Atakpamé, 9 juin (ATOP) – Les acteurs institutionnels, les collectivités territoriales et les représentants des différentes couches socioprofessionnelles de la région des Plateaux ont examiné et validé, le lundi 8 juin à Atakpamé, le projet de déclaration de politique foncière dédié à la région.
L’atelier a été organisé par le ministère de l’Aménagement du territoire et de l’Urbanisme avec l’appui technique et financier de l’Organisation des Nations Unies pour l’alimentation et l’agriculture (FAO).
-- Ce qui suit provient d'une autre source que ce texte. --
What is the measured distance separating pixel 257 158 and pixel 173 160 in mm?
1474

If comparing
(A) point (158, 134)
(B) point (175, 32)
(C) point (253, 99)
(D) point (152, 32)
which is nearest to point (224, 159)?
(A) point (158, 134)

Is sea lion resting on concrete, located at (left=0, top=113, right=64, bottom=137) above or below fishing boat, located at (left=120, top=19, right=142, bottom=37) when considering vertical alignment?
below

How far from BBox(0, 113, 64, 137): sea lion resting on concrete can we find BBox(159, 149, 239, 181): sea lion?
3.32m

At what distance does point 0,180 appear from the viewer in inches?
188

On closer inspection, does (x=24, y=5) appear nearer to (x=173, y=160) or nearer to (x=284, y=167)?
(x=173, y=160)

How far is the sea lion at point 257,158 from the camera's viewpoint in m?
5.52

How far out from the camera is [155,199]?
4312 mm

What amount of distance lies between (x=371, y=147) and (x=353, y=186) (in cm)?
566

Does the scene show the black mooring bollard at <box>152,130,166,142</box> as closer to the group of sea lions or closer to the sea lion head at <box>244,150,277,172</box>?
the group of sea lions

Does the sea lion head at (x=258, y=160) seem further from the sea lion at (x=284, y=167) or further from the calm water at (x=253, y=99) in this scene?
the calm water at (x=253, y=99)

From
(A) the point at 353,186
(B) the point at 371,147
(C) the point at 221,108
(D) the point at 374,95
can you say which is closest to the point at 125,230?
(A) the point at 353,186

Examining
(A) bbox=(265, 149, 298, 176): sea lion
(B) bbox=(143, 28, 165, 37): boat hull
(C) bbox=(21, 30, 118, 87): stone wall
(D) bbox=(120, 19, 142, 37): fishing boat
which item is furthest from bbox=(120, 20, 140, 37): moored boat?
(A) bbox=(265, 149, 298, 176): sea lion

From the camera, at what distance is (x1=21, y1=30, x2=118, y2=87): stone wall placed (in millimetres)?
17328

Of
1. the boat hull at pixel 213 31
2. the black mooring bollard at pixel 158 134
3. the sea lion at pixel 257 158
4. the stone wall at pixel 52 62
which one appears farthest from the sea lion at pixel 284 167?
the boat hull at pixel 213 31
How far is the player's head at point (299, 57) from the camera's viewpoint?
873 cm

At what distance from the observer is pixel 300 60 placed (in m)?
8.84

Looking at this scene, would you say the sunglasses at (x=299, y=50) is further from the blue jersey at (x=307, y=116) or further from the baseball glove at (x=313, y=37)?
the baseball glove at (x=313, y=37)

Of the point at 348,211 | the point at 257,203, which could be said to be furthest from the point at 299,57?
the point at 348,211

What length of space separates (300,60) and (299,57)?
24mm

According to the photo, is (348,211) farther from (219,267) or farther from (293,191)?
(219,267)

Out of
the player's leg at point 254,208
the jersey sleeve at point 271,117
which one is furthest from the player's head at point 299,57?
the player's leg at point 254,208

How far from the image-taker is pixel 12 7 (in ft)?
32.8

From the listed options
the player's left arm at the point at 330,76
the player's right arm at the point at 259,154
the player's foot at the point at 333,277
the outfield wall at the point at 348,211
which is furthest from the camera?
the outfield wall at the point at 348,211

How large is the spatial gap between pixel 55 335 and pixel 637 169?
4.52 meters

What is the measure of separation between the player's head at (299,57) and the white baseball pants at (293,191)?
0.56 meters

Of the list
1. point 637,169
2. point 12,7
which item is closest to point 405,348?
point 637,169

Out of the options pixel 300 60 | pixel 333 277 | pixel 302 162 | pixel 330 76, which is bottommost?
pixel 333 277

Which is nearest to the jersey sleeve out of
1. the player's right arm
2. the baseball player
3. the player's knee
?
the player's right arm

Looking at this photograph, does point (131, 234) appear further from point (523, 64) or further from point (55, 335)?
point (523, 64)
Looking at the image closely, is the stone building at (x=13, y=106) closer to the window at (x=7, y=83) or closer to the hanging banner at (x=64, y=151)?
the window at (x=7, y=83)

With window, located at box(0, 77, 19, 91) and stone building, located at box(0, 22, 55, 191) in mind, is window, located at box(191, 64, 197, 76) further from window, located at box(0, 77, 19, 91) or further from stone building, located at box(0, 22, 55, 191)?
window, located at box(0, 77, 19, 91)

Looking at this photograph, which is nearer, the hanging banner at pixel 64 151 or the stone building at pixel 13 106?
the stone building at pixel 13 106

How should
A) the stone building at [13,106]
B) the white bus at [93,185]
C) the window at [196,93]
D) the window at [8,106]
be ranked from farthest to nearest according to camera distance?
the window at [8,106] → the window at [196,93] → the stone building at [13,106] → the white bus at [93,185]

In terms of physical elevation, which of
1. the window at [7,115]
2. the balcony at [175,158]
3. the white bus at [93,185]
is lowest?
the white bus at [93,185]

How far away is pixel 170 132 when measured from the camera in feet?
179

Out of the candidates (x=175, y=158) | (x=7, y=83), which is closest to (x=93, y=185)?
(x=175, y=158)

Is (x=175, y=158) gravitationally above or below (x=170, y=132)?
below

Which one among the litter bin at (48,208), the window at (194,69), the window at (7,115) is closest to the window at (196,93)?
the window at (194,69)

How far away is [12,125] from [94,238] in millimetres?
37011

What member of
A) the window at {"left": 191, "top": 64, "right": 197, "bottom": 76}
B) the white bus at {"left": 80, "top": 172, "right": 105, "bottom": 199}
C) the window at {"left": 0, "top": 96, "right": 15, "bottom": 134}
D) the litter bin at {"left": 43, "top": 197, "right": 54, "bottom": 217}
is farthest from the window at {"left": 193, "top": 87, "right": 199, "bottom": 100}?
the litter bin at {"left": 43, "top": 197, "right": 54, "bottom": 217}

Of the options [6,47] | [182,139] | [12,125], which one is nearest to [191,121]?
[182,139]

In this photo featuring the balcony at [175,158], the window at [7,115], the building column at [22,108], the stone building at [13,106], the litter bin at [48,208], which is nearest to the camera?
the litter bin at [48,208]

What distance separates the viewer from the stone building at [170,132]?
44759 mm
Il s’inscrit dans le cadre du processus national de réforme foncière engagé par le gouvernement afin de promouvoir une gestion plus sécurisée, équitable et durable des terres. La rencontre a permis aux participants d’analyser le document élaboré à l’issue de diagnostics sectoriels et de travaux techniques, puis de formuler des observations et recommandations en vue de son amélioration.
Les travaux ont été marqués par des présentations en plénière sur les enjeux de la réforme foncière, suivies d’échanges en commissions thématiques. Les participants ont examiné plusieurs aspects liés à la gouvernance foncière, à la sécurisation des droits fonciers, à la gestion des conflits et à l’aménagement du territoire.
Le gouverneur de la région des Plateaux, le Général de brigade Dadja Maganawé, a fait savoir que cette démarche participative permet de prendre en compte les réalités et les préoccupations des populations dans l’élaboration des politiques publiques. ll a souhaité que les travaux débouchent sur des recommandations pertinentes et des décisions bénéfiques aux territoires et aux populations togolaises.
Le représentant du ministre de l’aménagement du territoire, M. Besse Koffitsè, a souligné l’importance stratégique de cette réforme, qui vise à instaurer une gouvernance foncière sécurisée, équitable et favorable au développement durable. Il a insisté sur la nécessité d’intégrer les contributions des participants pour aboutir à un document consensuel.
Le représentant de la FAO, M. Soule Karimou, a salué les efforts déployés par le gouvernement togolais pour renforcer la gouvernance foncière. Il a réaffirmé la disponibilité de son institution à accompagner les réformes engagées dans le secteur, soulignant que la sécurisation des droits fonciers constitue un levier essentiel pour le développement agricole, la résilience des exploitations et la sécurité alimentaire des populations.
Les conclusions de l’atelier serviront à enrichir la version finale du projet de déclaration de politique foncière avant son intégration dans le processus national de réforme.